CHRIS CLARK: Three Little Known Cryptids

Two major cryptozoological encyclopedias have been published in the last few years. It might be thought that between them they have exhausted the field. However, I believe that there are still a handful of fascinating cryptids that failed to make the cut.

The Magnetic Mole

This animal seems to have developed the magnetic sense, used by some birds for navigation on long cross-country flights, to an extent found in no other creature. Fossil remains show the brain cavity to have contained a number of tiny nodules of haematite, an iron oxide with magnetic properties also found in the brains of pigeons and responsible for their orientational skills. The mole apparently used its magnetic sense to solve the problem of navigation underground in total darkness.

The mole, which flourished in several places in Europe including the British Isles, was believed to have become extinct in the Pleistocene after an abrupt reversal of the Earth’s magnetic field confused its orientation and caused it to tunnel ever deeper in the confident belief that it was returning to its burrow. Recently however there have been a number of extraordinary reports of this animal appearing, often in a highly exhausted state, in Australia and New Zealand…

Giotto’s Bat

This agreeable cryptid, the only one associated with Italy, was distinguished by an unusually narrow choice of habitat, only roosting within those Tuscan and Umbrian churches decorated with excellent frescoes and with a good restaurant within a few hundred yards. It flourished from the Romanesque to the Renaissance periods but was believed to have become extinct during the Baroque. Several years ago however it was tentatively identified with a small bat in the corner of a picture painted by the Pre-Raphaelite artist Edward Burne-Jones during his tour of Italy in the mid-nineteenth century. Though it is impossible to identify the precise location at which Burne-Jones worked, and though this identification remains the only evidence for its continued existence, its sympathetic choice of habitat make it a favourite subject for the less intrepid cryptozoological explorer.

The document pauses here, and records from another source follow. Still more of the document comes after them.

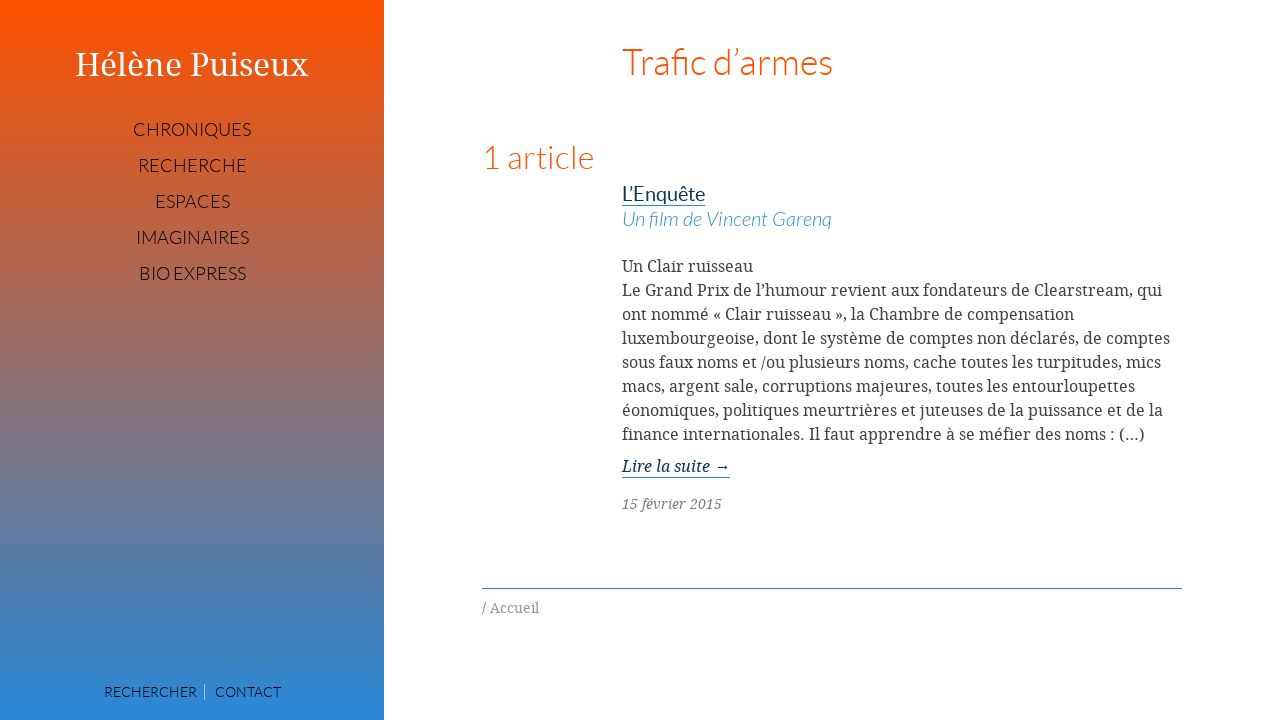

--- FILE ---
content_type: text/html; charset=utf-8
request_url: https://helene-puiseux.fr/spip.php?mot323
body_size: 2500
content:
<!DOCTYPE HTML>
<html class="page_mot sans_composition ltr fr no-js" lang="fr" dir="ltr">
	<head>
		<script type='text/javascript'>/*<![CDATA[*/(function(H){H.className=H.className.replace(/\bno-js\b/,'js')})(document.documentElement);/*]]>*/</script>
		
		<meta http-equiv="Content-Type" content="text/html; charset=utf-8" />

		<title>Trafic d'armes - Hélène Puiseux</title>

The Antikythira Elephant (Elephas volans)

The hypothesis that a large species can become substantially reduced in size after being isolated on islands is dramatically illustrated by the extinct Sicilian elephant, which grew to only three feet high. Even more striking confirmation came from the discovery on the tiny Greek island of Antikythira, only a mile or so long, of the fossil remains of an elephant much smaller still. The Antikythira elephant was only a few inches high, with a long slender trunk and very large ears. Recent aerodynamic calculations leave no doubt that the combination of large ears and low body size allowed this elephant to fly, and the long trunk suggests that it lived much as moths or humming-birds do, hovering in front of flowers to drink the nectar.

Like other elephant species of the Mediterranean area, it was believed to have become extinct some time during the last few thousand years and thus be of no interest to cryptozoology.

Recently however a small number of tourists have begun coming to Antikythira , and there have been reports of creatures ‘like grey humming birds with four feet’ feeding amongst the flowers: one woman even found a ‘tiny elephant’ perched on the edge of her glass drinking her gin and tonic through its trunk.

1 comment:

Little Mike said...

Wow, these creatures sound fantastic! I'm almost tempted to say they are more bizarre and wonderful than the collection of creatures I like to call Cryptozoodles.